Now.. On to stories, but but not a sad one! The cat I had when Dave and I got married developed kidney disease quite young. They didn't even HAVE commercial kidney diets then, so I had to make all her food from scratch. She didn't really like it, (Cats are SO much pickier than dogs!!!) so I was always fiddling with the recipe, giving her more than the recommended meat in the recipe, because I figured I'd rather have her suffer from kidney disease than die of starvation! LOL.

Every year we would take her in for her check up. Every year the vet would shake his head and cluck over her tiny, rock-hard kidneys. Yes, she drank a lot and peed a lot. But her bloodwork was actually OK. But she looked great and clearly felt fine. She chased squirrels up the trees every day.

Our most recent cat also had kidney didease, and she WOULD have died of starvation if we had insisted on her eating it. She was already 13 when diagnosed, and after she lost 2 lbs from refusing to eat an adequate amount of KD, (she was only an 8lb cat to start with, so this was a MASSIVE weight loss) I just let her eat what she wanted. The vet agreed. She regained her lost weight, and was MUCH happier! She had a BUNCH of other health problems too, so the kidney thing wasn't the only problem, and SHE lived to 15 also!

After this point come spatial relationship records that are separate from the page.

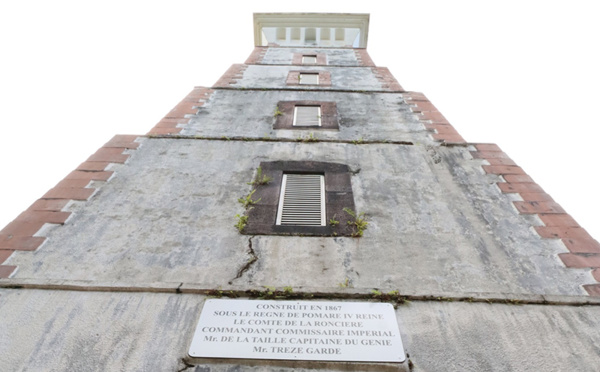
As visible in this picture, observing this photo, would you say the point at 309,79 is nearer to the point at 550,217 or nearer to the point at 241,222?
the point at 241,222

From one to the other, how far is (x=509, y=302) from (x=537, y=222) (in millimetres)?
1607

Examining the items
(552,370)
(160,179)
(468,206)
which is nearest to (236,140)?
(160,179)

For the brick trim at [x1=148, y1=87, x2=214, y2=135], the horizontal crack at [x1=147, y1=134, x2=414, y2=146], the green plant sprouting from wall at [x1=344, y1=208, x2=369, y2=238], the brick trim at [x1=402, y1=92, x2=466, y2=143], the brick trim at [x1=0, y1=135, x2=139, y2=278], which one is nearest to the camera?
the brick trim at [x1=0, y1=135, x2=139, y2=278]

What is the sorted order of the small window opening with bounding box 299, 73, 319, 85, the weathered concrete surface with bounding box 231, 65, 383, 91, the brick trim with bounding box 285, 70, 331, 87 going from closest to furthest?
1. the weathered concrete surface with bounding box 231, 65, 383, 91
2. the brick trim with bounding box 285, 70, 331, 87
3. the small window opening with bounding box 299, 73, 319, 85

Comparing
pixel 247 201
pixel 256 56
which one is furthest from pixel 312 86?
pixel 247 201

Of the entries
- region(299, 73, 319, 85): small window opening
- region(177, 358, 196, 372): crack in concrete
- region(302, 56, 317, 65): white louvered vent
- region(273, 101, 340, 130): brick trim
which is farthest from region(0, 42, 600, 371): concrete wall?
region(302, 56, 317, 65): white louvered vent

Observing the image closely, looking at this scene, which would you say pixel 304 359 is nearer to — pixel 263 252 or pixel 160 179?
pixel 263 252

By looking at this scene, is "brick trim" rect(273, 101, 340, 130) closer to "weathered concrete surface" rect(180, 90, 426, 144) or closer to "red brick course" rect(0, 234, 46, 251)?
"weathered concrete surface" rect(180, 90, 426, 144)

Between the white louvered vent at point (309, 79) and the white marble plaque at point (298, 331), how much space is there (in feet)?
28.8

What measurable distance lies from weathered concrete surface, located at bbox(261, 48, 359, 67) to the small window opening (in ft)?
5.99

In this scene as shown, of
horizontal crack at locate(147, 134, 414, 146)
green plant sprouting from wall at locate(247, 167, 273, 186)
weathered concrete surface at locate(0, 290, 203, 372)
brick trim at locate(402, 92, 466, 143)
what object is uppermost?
brick trim at locate(402, 92, 466, 143)

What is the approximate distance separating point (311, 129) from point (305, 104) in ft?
5.57

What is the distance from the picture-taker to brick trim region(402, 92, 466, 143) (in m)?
7.23

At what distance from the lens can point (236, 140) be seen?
23.3 feet
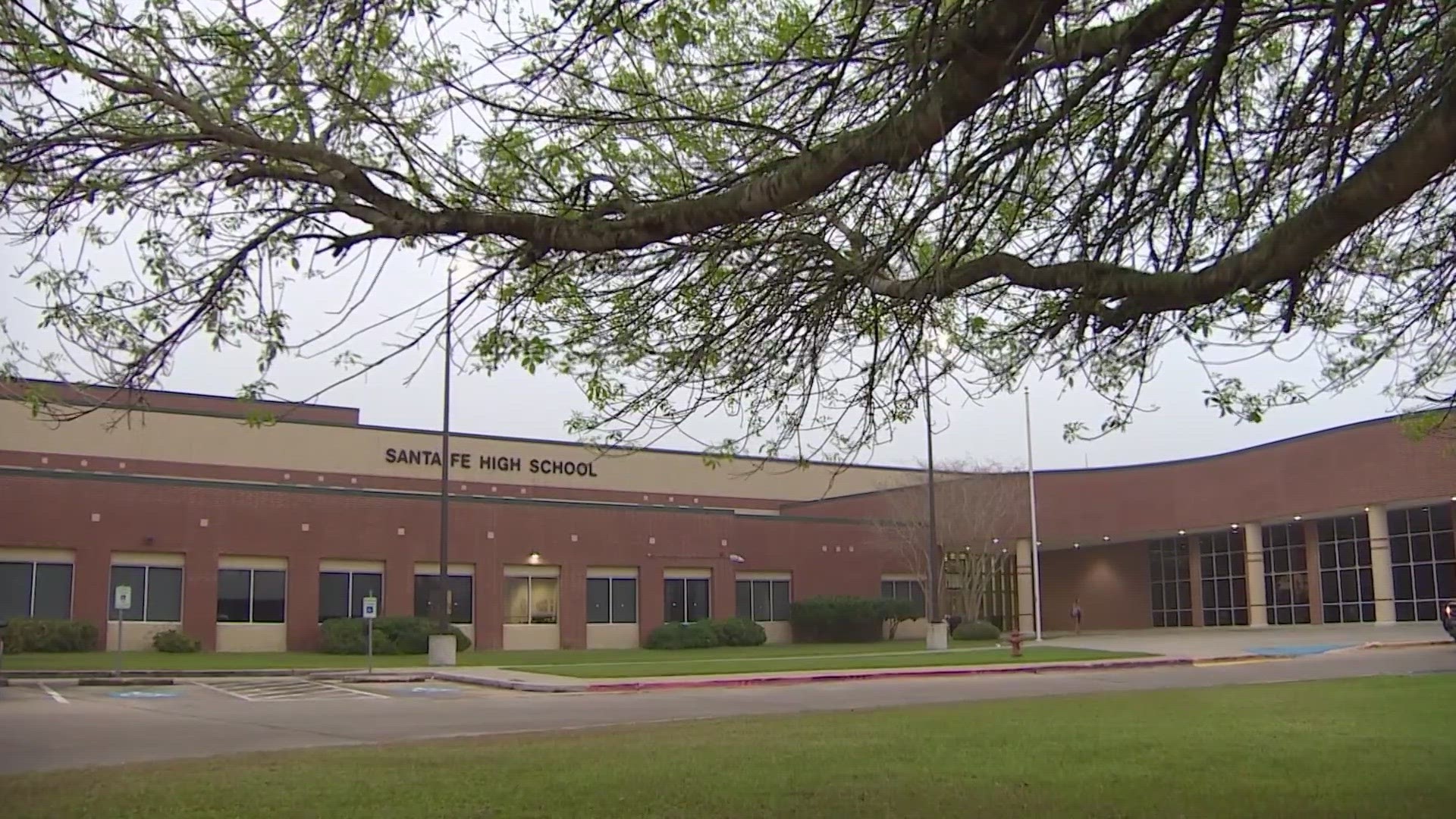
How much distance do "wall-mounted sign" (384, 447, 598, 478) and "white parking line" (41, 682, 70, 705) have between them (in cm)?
2974

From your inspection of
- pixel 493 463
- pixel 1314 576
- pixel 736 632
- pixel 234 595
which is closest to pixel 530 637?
pixel 736 632

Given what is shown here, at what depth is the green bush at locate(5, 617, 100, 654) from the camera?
3516cm

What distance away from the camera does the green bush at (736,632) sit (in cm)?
4791

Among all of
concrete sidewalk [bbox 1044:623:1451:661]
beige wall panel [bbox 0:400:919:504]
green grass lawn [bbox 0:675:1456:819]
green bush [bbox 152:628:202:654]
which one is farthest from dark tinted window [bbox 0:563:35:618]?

She lived to 15! So don't count Shama out any time soon. <3


----------



## Ditto's Mom (Apr 29, 2007)

Sharma and Challah are so cute together, love the video. Havs are pretty resilient and Sharma has a long life ahead. Positive vibs sent your way.:smile2:


----------



## mudpuppymama (Mar 24, 2012)

krandall said:


> I am glad to hear that you have more information on what's going on, even if it wasn't what you hoped. Shama and her friend are, of course, adorable!!!
> 
> I wouldn't be OVERLY concerned about her bloodpressure, just based on what I know about my own. When I have my BP taken at my local PC's office, it is always low. When I have my blood oressure taken when I go into the big Boston hospital where I go each month, it is usually high. Not alarmingly high, but MUCH higher than may usually lower than average BP. They just shrug their shoulders and say that they see it all the time when people have just driven into the city. They take my BP again after my infusion, so about 90 minutes agter I arrive, and it is back down closer to what I think of as my "normal". I can't believe that dogs don't have an increase in their BP also when they are under even minimal stress.
> 
> ...


Cats can be so picky!!! And I actually think they will starve themself. They can have health problems if they miss too many meals. Mine would not touch the kidney food and started losing weight. Finally I gave in and fed them what they would eat rather than see them waste away!


----------



## EvaE1izabeth (Nov 14, 2017)

I was just wondering how blood pressure machines work for dogs, and why the equipment is hard to come by. I know that a human blood pressure monitor wouldn’t be really accurate, but if it’s the difference between medication or not, could it get close? It seems like Shama is so well trained, even if they aren’t exact, you could get an average of more accurate readings at home.


----------



## krandall (Jun 11, 2009)

mudpuppymama said:


> Cats can be so picky!!! And I actually think they will starve themself. They can have health problems if they miss too many meals. Mine would not touch the kidney food and started losing weight. Finally I gave in and fed them what they would eat rather than see them waste away!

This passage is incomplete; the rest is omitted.